I found the puzzles as fascinating as the characters and story. On one occasion I solved a clue well before Parzifal did and I cheered when I read that I was correct. The book is littered with references to games, films, novels, comics, songs and TV shows. Some are obvious, some are more subtle. I'm certain I missed a whole heap, and I'm sure you will too: it depends on which parts of geek culture you're a fan of. But those you recognise will make you smile, and warm you right down to your geeky toes.

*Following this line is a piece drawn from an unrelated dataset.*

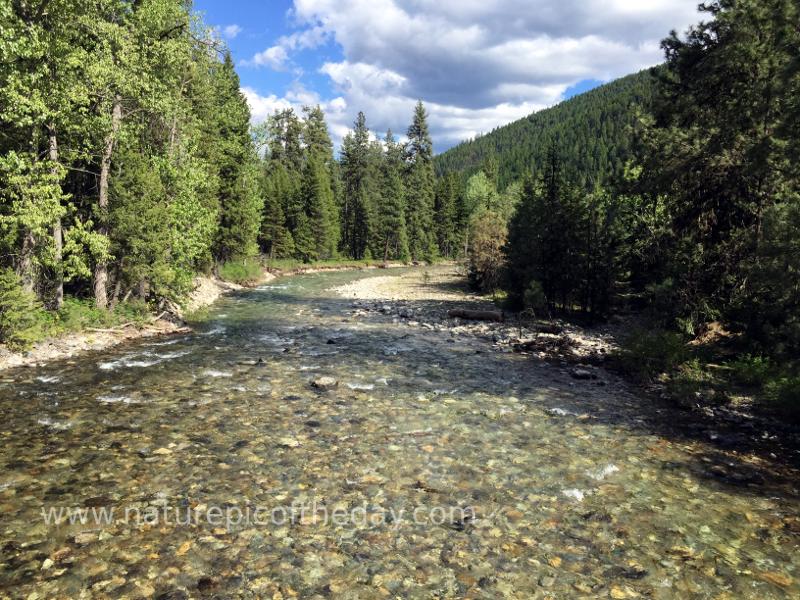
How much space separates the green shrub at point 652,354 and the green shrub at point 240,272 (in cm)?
3792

But is it any deeper than that? Is it just a geekfest that rewards obsessives? Does it do anything more than indulge every geek's fantasy that some day, somehow, our heads full of the broken bottles of trivia will bring us fame, fortune and glory? Ready Player One is a beautiful tale of friendship, comradeship, honour and love. Anyone who has made or maintained RL friendships, or fallen in love with someone they met online, will find the relationships in the novel completely credible. Its message is that no matter who you are, no matter where you're from, you can achieve anything if you put your mind to it and have a little help from your friends. Best of all, it says that if we, the little people, band together, we can take down the Big Bads of the real world, as well as the virtual ones. That's something I truly believe.
I had real trouble in putting this book down. I devoured it within 48 hours of opening it, and I adored every minute I spent inside its universe. Warner are developing a film version, which I shall eagerly anticipate. But don't wait for the movie. Read this novel. It's wonderful.